### QUOTED PASSAGE
====
Why “Delivery-Focused” AI Agents?

Most AI chat products stop at conversation. You ask a question, get a text response, and that’s it. But enterprise scenarios demand deliverables: architecture diagrams, deployed web pages, billing analysis reports, executable code.

That’s why we built this AI Agent platform. Users describe what they need in natural language, and the Agent produces tangible outputs — images, videos, documents, data analysis, deployed static websites, even AWS architecture diagrams.

Platform main interface showing agent conversation with real-time tool execution Platform main interface — left sidebar shows conversations and navigation, right side displays the agent chat with real-time tool execution progress and deliverable output.

The challenge isn’t “building an agent” — it’s making one run reliably in production: auto-scaling, secure code execution sandboxes, cross-session memory persistence, multi-tool orchestration. Building these capabilities from scratch would take months.

Our answer is a three-layer runtime architecture: Strands Agents (agent framework) + Amazon Bedrock AgentCore (runtime + memory + sandbox) + AWS CDK (infrastructure as code).

And the critical part — the entire platform was developed end-to-end by AI.

Development Layer: Building Everything with Kiro

The most remarkable aspect of this project: from requirements gathering, architecture design, task breakdown, code development, testing, to deployment — everything was done by Kiro (an AI IDE from AWS), with zero hand-written code.

This isn’t “AI-assisted development.” It’s genuine AI-driven development — humans describe intent and accept results, Kiro handles the entire pipeline from intent to code.

Spec-Driven Development: From Vague Ideas to Executable Tasks

Kiro’s core workflow is Spec-Driven Development. You describe what you want in natural language, and Kiro automatically generates a three-layer specification:

Step 1: Requirements Document

We told Kiro: “Build a delivery-focused AI Agent platform where users converse with an Agent that produces images, videos, documents, and web pages. Backend uses FastAPI + Strands Agents, deployed on AgentCore Runtime.”

Kiro automatically generated a structured requirements document with user stories, acceptance criteria, and technical constraints:

### Requirement 1: User Authentication
**User Story:** As a user, I want to sign in with my Google account,
so that I can securely access my personal workspace and deliverables.

### Requirement 3: Agent Tool Integration
**User Story:** As a user, I want the Agent to execute code, browse web,
generate images/videos, and deploy web pages...
====
### THINGS TO DO
a) In the article about the delivery-focused AI agent platform, which three components make up the three-layer runtime architecture?
b) Continue the article about the delivery-focused AI agent platform from the point where it stops.
The stored items aren't needed for any of this work.

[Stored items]
====
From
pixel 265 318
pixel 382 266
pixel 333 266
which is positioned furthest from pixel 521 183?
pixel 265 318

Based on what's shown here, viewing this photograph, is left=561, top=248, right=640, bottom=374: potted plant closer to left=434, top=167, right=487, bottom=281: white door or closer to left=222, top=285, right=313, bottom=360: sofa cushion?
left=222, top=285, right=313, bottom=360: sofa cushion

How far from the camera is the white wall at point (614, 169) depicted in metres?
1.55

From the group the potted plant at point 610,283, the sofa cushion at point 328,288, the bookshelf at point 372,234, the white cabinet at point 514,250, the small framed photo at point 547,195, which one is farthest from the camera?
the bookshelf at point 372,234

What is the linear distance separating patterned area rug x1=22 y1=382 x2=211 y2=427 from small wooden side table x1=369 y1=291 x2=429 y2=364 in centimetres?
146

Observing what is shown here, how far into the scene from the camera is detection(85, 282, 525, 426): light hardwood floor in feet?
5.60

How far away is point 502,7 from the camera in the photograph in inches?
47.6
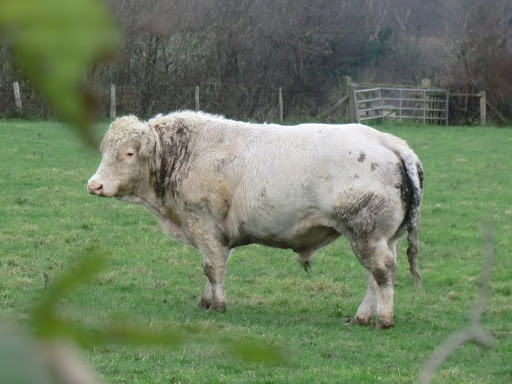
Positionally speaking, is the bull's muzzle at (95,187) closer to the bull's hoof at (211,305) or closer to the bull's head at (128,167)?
the bull's head at (128,167)

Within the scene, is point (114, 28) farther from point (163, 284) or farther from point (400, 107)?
point (400, 107)

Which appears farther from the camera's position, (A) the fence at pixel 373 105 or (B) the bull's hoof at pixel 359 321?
(A) the fence at pixel 373 105

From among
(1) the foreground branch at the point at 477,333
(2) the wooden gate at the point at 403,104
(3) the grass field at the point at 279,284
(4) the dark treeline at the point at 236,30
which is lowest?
(2) the wooden gate at the point at 403,104

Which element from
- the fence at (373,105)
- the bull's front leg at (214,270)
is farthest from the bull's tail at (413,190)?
the fence at (373,105)

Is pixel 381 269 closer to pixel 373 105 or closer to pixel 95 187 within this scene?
pixel 95 187

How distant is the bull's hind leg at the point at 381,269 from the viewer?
700 cm

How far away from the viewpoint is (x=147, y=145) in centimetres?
768

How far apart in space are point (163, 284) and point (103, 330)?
27.8 ft

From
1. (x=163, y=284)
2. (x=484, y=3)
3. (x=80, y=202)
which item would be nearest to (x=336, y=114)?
(x=80, y=202)

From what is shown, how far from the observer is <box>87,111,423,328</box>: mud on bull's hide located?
6.91 m

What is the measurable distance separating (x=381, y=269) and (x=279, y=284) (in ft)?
6.99

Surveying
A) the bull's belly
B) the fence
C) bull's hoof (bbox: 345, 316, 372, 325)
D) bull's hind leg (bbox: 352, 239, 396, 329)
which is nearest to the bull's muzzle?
the bull's belly

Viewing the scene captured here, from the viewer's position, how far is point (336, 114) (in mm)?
32562

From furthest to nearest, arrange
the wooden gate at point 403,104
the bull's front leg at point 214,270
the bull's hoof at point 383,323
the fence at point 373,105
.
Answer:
====
### ANSWERS FOR THE EXERCISE
a) Strands Agents (agent framework), Amazon Bedrock AgentCore (runtime, memory, and sandbox), and AWS CDK (infrastructure as code).

b)
Kiro Spec-Driven Development auto-generated requirements document Kiro Spec-Driven Development generates structured requirements with user stories, acceptance criteria, and technical constraints.

Step 2: Technical Design

After confirming requirements, Kiro generates a technical design document — database schema, API definitions, component architecture, sequence diagrams:

## Architecture
The architecture follows a three-tier design:
1. Frontend: React-based SPA for user interaction
2. Backend API: FastAPI server handling authentication and API routing
3. Agent Runtime: Strands Agent deployed on AgentCore Runtime

Kiro auto-generated technical design document Kiro generates technical design covering system architecture, database schema, API definitions, and component interaction sequences.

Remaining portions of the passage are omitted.